Stretch With a Calf Stretcher
If you are experiencing tight calf muscles and/or pain in your calves, you might try purchasing some calf stretchers. Calf stretchers are helpful if you have trouble stretching your calves. There’s a variety of types of calf stretchers, including angled ones and curved ones.
Stretch With a Calf Stretcher
Another big misconception is that people need to take ice baths in order to properly recover after workouts. Ice baths are considered one of the worst things you can do for your body as a runner. It does absolutely nothing other than cool you down which helps with inflammation, but being physically warm is better for recovery overall.

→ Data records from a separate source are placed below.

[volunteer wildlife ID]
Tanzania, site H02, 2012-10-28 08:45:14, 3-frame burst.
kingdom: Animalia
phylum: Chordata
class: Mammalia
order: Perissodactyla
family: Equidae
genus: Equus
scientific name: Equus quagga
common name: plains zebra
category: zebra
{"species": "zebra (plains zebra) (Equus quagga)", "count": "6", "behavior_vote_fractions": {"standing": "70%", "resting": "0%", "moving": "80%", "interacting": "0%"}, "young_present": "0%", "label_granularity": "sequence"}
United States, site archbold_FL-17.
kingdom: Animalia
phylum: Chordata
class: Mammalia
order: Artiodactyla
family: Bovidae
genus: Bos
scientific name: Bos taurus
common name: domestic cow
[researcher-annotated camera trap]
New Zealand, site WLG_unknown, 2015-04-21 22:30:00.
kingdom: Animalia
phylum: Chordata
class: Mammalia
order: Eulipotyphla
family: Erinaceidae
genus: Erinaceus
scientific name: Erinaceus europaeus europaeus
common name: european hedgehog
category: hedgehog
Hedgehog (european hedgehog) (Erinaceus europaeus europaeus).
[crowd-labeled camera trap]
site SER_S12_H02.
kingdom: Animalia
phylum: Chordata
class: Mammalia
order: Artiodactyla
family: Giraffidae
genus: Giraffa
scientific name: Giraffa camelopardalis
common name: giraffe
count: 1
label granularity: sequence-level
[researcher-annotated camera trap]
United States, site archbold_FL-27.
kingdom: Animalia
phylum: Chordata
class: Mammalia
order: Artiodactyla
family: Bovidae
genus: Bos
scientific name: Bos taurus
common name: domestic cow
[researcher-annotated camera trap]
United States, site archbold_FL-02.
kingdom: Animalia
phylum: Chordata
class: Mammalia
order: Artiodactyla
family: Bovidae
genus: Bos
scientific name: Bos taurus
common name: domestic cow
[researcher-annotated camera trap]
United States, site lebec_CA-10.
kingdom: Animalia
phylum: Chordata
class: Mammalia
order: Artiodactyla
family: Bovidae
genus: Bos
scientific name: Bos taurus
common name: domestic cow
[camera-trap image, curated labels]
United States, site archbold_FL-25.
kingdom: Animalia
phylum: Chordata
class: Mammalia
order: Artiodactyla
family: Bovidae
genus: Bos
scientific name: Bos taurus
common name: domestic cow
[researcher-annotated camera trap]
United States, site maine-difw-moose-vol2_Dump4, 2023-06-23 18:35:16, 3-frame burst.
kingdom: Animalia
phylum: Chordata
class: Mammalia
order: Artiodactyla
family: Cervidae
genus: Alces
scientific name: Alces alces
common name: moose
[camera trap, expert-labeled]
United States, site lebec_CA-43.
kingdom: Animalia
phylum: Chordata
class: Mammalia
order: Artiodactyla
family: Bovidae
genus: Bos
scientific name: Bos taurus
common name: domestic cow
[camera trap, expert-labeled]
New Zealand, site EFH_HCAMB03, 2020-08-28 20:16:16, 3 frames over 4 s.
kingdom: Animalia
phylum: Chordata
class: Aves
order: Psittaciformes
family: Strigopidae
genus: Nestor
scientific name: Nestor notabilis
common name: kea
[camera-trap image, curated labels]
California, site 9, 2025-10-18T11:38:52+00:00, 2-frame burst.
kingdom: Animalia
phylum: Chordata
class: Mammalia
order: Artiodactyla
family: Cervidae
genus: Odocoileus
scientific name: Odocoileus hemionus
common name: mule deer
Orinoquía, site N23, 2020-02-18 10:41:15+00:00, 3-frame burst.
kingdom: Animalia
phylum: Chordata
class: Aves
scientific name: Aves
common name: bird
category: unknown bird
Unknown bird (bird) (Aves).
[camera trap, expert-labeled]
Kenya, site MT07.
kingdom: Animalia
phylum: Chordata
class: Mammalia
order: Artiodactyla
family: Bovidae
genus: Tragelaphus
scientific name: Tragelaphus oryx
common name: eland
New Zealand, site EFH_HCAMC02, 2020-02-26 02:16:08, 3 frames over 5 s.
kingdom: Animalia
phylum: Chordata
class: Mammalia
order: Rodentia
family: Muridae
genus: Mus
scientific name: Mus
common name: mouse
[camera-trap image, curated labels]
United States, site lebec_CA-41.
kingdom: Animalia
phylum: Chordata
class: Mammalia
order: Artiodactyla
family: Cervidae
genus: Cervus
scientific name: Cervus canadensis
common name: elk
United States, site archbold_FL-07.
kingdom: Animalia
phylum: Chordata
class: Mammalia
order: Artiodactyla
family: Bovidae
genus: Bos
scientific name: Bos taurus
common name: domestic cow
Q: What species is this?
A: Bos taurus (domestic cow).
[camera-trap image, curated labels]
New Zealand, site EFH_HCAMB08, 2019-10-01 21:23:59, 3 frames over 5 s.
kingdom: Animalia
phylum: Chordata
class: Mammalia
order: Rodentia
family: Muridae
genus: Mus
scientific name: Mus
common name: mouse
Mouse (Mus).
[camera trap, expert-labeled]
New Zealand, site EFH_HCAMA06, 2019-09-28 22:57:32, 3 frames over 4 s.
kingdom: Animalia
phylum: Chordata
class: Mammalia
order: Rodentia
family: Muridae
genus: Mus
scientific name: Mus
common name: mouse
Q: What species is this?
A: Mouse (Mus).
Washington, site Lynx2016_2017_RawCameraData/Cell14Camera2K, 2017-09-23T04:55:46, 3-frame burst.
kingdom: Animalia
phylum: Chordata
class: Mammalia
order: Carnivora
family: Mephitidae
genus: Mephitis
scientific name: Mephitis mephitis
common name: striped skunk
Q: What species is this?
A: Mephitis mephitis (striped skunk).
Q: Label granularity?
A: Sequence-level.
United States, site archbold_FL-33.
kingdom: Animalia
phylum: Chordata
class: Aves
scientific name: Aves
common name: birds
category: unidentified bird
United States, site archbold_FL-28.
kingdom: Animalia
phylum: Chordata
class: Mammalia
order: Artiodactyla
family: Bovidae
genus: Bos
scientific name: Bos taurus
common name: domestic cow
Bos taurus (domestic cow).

It is always useful to start a workout with some warm-up exercises for about five minutes. It will definitely help you get your heart pumping and muscles loose before you quickly move into the real thing. It is especially important if jogging hasn’t been a part of your daily routine up until now or when you are starting out at the gym.
Tight calves are very unpleasant and it’s likely the reason you’re dealing with them is because you’re overworking your lower legs.
Whether you’re new to running or you’ve been doing it a while, taking time to stretch and warm up, and gradually increase intensity and distance.
Running is a fantastic activity and can be enjoyed by people regardless of their background, but there are preventative measures that should be taken into account. Over time tighter muscles can begin to form in the calves and will almost certainly impact the functionality of your running.